▶ [Selected passage]
────
Sorry to link to your article, but the most relevant article here would likely be: https://www.anandtech.com/show/12512/the-intel-opt... and you'll have to excuse my wishful thinking about Optane in low power situation. Thank you for the replies & articles.
Optane seems ideal for a compiler cache for my desktop use case, so looking forward to any 800p and/or H10 successors in the consumer market. I'm not sure if the H10 will fully work with any AMD board :(
NAND flash is still facing a likely dead-end in the long run, as NAND has been scaled down almost as small as it can go before leakage becomes a serious problem
2001: "process nodes are reachign their limits with 130nm, 90nm si so small that quantum tunneling will thwart any further attempts to shrink nodes without changing to materials too expensive to use for proceesors.
1980: "8MB hard drives are pushing the limitations of what is possible with spinning magnetic media. 10MB is too unreliable and its likely hard drives will never reach 20 MB
If this inndustry has taught us ANYTHING, its that when someone says it cant be made smaller it gets made smaller within like 2 years.
Yeah, they'll continue to stack and MLC and PAM and add LP-DRAM to grow density and speed. In the consumer space, the "storage" requirements aren't nearly as a concern as the cloud/enterprise space; so NAND is still viable for the foreseeable future to the consumer.
Wow! Used to be the Intel crowd were claiming TSMC 7nm had parity with Intel 10nm. Now it's parity with Intel 14nm. Next year I expect it will be parity with Intel 22nm, and TSMC 3nm is what's needed to match Intel 10nm...
Define "parity". The definition Intel was keen on for many years (right up until things went horribly wrong) was transistor density. By that metric 7nm matches Intel 10nm in specs (both are about 100 MTr/mm^2) with the important difference that TSMC has actually shipped a variety of products at that density (eg Apple and Huawei SoCs) whereas the best Intel has shipped on 10nm has less than half the claimed density, and the newest 10nm has a density even lower.
Oh, in case you want to point out that AMD's CPUs only go to 4.9GHz (last gen was 4.7GHz IIRC), compared to Intel's fastest at 5.1GHz, Intel's 14nm has been improved over time. TSMC's 7nm will probably also be improved.
────
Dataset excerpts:

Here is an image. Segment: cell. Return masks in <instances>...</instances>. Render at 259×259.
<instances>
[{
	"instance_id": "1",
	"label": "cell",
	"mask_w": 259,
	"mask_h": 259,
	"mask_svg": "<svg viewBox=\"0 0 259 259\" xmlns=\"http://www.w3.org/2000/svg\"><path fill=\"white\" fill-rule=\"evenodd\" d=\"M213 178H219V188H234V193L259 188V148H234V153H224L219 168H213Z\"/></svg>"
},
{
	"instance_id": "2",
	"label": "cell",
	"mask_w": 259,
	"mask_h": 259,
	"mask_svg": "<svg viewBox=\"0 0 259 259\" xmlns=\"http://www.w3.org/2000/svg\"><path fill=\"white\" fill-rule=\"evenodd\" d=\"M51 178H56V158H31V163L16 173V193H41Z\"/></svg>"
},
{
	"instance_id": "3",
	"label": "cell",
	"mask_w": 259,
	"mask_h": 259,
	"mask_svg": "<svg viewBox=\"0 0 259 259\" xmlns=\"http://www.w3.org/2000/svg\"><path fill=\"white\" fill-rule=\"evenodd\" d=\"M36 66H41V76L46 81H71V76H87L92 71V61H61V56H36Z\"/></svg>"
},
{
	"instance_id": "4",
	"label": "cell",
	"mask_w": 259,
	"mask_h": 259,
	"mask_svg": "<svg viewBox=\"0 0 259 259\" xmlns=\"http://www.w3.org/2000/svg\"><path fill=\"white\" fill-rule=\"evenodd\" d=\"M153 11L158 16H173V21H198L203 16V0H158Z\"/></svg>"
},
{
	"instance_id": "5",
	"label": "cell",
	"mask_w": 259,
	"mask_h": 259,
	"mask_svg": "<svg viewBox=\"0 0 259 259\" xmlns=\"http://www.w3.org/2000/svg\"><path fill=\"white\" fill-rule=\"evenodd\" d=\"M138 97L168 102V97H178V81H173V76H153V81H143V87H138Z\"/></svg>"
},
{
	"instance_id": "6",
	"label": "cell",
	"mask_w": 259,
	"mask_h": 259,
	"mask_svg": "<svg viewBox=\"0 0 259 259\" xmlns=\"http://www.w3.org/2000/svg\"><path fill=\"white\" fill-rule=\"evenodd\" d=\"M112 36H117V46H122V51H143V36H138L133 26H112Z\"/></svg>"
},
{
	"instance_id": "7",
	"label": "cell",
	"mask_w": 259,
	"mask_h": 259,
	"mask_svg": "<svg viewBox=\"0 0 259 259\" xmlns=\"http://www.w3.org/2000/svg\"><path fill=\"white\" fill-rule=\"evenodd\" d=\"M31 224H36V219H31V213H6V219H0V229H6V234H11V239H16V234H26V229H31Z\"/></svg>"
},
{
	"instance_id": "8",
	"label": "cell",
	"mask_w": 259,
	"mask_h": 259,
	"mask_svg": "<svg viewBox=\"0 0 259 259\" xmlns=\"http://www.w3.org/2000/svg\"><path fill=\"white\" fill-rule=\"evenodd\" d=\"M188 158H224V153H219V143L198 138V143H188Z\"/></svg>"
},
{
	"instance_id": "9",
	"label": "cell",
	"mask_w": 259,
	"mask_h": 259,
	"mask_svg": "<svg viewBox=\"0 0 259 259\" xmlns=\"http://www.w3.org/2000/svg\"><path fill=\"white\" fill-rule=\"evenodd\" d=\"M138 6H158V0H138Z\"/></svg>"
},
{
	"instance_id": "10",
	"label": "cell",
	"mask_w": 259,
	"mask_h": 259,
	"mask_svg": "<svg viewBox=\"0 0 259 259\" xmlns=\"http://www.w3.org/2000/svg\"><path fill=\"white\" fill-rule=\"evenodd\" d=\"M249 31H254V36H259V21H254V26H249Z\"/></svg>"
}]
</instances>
────
▶ [Work to be completed]
From the comment thread on storage and chip manufacturing, extract the passage verbatim, beginning at the words "Yeah, they'll continue" and stopping after the words "to the consumer.".

▶ [Exercise output]
Yeah, they'll continue to stack and MLC and PAM and add LP-DRAM to grow density and speed. In the consumer space, the "storage" requirements aren't nearly as a concern as the cloud/enterprise space; so NAND is still viable for the foreseeable future to the consumer.